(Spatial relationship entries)
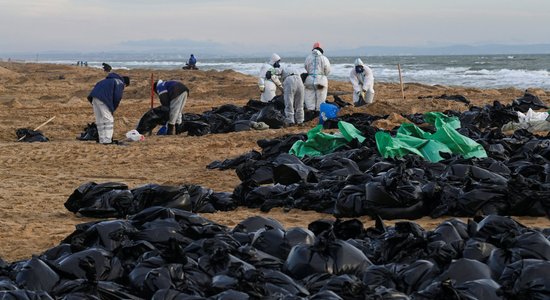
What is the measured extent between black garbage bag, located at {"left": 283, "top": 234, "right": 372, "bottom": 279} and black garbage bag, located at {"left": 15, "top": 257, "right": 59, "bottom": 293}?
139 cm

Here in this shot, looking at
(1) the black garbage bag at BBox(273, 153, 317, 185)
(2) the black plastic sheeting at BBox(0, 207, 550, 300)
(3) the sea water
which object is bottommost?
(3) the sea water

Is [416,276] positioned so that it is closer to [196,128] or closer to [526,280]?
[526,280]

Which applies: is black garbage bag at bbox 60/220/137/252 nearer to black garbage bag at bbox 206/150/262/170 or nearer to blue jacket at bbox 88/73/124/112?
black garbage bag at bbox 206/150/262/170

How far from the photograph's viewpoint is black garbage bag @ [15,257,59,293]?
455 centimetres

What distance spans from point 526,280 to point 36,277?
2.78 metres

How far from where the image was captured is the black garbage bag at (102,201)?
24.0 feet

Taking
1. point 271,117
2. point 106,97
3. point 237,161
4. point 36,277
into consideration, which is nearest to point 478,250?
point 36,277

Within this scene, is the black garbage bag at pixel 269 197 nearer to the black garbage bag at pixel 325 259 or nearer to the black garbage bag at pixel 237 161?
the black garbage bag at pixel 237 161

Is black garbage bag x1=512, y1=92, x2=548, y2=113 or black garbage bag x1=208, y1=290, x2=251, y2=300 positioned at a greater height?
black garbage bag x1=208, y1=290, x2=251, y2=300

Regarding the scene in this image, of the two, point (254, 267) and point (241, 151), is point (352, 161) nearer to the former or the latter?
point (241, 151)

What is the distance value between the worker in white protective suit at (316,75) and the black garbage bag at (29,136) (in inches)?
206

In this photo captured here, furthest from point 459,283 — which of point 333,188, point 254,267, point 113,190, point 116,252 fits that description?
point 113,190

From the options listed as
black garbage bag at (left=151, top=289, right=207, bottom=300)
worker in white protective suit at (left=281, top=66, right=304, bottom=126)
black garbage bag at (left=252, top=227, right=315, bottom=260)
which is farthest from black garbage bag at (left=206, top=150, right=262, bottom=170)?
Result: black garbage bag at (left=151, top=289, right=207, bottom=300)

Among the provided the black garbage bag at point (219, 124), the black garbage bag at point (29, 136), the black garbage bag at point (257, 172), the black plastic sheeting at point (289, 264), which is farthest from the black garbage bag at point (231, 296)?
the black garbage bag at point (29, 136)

» **Written instruction**
Rewrite the entries from the line containing "From the options listed as" through the end of the entries as a numbered list, leaving out blank lines.

» **Task solution**
1. From the options listed as
2. black garbage bag at (left=151, top=289, right=207, bottom=300)
3. worker in white protective suit at (left=281, top=66, right=304, bottom=126)
4. black garbage bag at (left=252, top=227, right=315, bottom=260)
5. which is farthest from black garbage bag at (left=206, top=150, right=262, bottom=170)?
6. Result: black garbage bag at (left=151, top=289, right=207, bottom=300)
7. Among the provided the black garbage bag at point (219, 124), the black garbage bag at point (29, 136), the black garbage bag at point (257, 172), the black plastic sheeting at point (289, 264), which is farthest from the black garbage bag at point (231, 296)?
8. the black garbage bag at point (29, 136)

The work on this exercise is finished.